_Provided passage_
BEGIN

Community vs. State - Leonard P. Liggio, Literature of Liberty, January/March 1978, vol. 1, No. 1 [1978]

Edition used:

Literature of Liberty: A Review of Contemporary Liberal Thought was published first by the Cato Institute (1978-1979) and later by the Institute for Humane Studies (1980-1982) under the editorial direction of Leonard P. Liggio.

Part of: Literature of Liberty: A Review of Contemporary Liberal Thought, 20 vols. 19781-982

About Liberty Fund:

Liberty Fund, Inc. is a private, educational foundation established to encourage the study of the ideal of a society of free and responsible individuals.


Community vs. State

Punzo, Vincent C.

  • St. Louis University

“The Modern State and the Search for Community: The Anarchist Critique of Peter Kropotkin.” International Philosophical Quarterly (USA), 16 (1976): 3–32.

END

_Work instructions_
1. List every institution or organization named in the Community vs. State excerpt, leaving out the journals.
2. Continue the Community vs. State excerpt from the point where it stops, after the citation of the article on Peter Kropotkin.

_Entries shown_
BEGIN

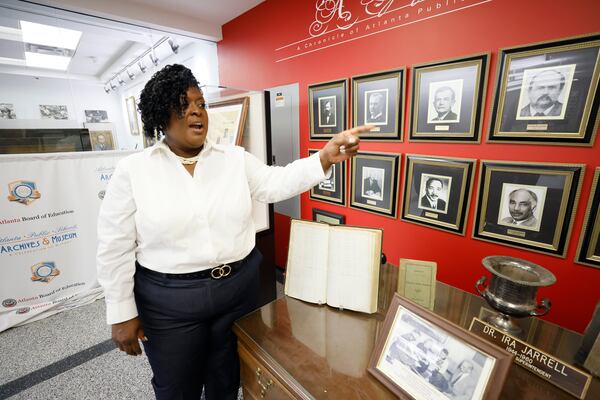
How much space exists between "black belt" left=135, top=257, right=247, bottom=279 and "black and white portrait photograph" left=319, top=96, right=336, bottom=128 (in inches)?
59.9

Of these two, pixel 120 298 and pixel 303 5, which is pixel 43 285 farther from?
pixel 303 5

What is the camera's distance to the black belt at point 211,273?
957 mm

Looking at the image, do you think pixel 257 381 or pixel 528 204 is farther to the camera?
pixel 528 204

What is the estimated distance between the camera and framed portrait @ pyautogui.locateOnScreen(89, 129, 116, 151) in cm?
289

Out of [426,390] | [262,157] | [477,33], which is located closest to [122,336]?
[426,390]

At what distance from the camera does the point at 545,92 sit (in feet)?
4.00

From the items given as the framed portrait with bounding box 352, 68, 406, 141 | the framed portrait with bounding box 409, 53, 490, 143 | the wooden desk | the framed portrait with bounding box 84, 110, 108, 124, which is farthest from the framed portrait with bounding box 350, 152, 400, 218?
the framed portrait with bounding box 84, 110, 108, 124

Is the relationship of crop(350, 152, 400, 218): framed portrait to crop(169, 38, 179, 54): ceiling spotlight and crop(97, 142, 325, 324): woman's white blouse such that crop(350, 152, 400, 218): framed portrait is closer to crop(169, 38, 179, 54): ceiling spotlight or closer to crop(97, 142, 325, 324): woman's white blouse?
crop(97, 142, 325, 324): woman's white blouse

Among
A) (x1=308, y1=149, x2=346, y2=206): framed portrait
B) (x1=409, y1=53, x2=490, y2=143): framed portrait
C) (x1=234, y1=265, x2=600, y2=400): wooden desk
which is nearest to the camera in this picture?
(x1=234, y1=265, x2=600, y2=400): wooden desk

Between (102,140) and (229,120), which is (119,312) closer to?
(229,120)

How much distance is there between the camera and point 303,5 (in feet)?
7.16

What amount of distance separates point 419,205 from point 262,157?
1.16 metres

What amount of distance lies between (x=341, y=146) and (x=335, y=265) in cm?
46

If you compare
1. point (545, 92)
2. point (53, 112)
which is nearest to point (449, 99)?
point (545, 92)
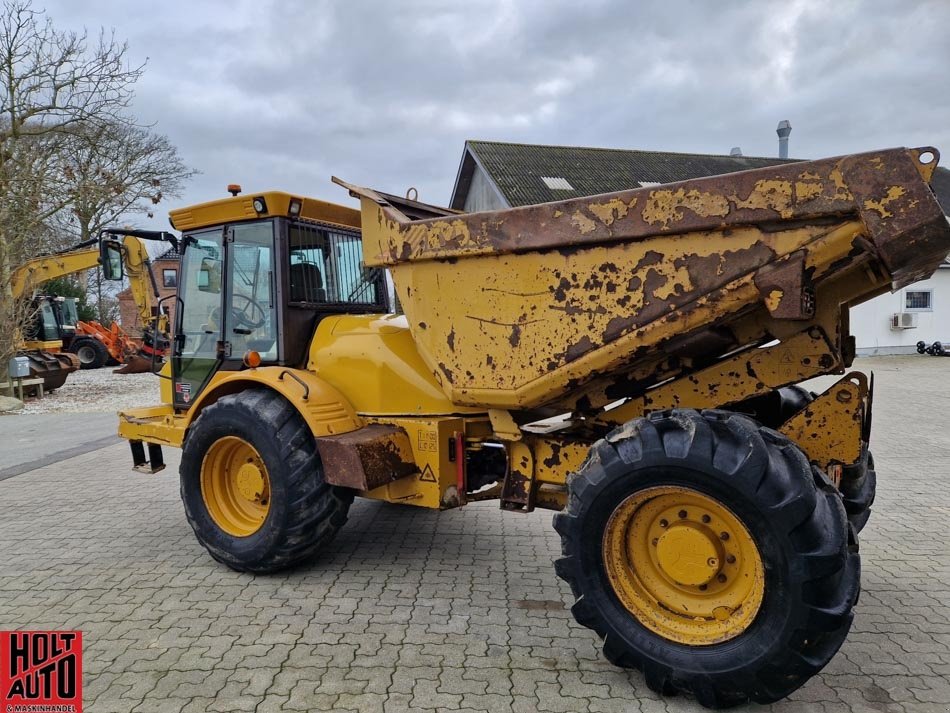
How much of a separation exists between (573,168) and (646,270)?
62.0 feet

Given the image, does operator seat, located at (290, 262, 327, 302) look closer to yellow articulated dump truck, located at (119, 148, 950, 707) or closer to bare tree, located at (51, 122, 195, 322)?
yellow articulated dump truck, located at (119, 148, 950, 707)

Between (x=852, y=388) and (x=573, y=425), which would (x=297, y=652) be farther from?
(x=852, y=388)

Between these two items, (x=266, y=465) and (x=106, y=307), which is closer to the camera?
(x=266, y=465)

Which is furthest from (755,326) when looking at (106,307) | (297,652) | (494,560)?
(106,307)

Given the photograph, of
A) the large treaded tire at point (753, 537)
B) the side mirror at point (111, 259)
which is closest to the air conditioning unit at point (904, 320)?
the large treaded tire at point (753, 537)

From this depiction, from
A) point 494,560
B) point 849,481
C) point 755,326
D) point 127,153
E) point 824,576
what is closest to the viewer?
point 824,576

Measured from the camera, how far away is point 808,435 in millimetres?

END

_The answers_
1. Cato Institute, Institute for Humane Studies, Liberty Fund, Inc., St. Louis University

2.
Recent scholarship has evidenced a revived interest in examining the merits of anarchism, as witness Robert Paul Wolff's In Defense of Anarchism (New York: Harper and Row, 1970). To further this revival, we can survey the Russian anarchist Peter Kropotkin's (1842–1921) case against the legitimacy of the state.

Kropotkin understood the state as a centralized power which controls the life of a society within a territorial limit by placing vital social functions in the hands of a few people. This centralized power uses coercion to allow certain social classes to dominate others. He denied that the state (even the praised parliamentary or representative variety) is the most humane way to organize a good human society.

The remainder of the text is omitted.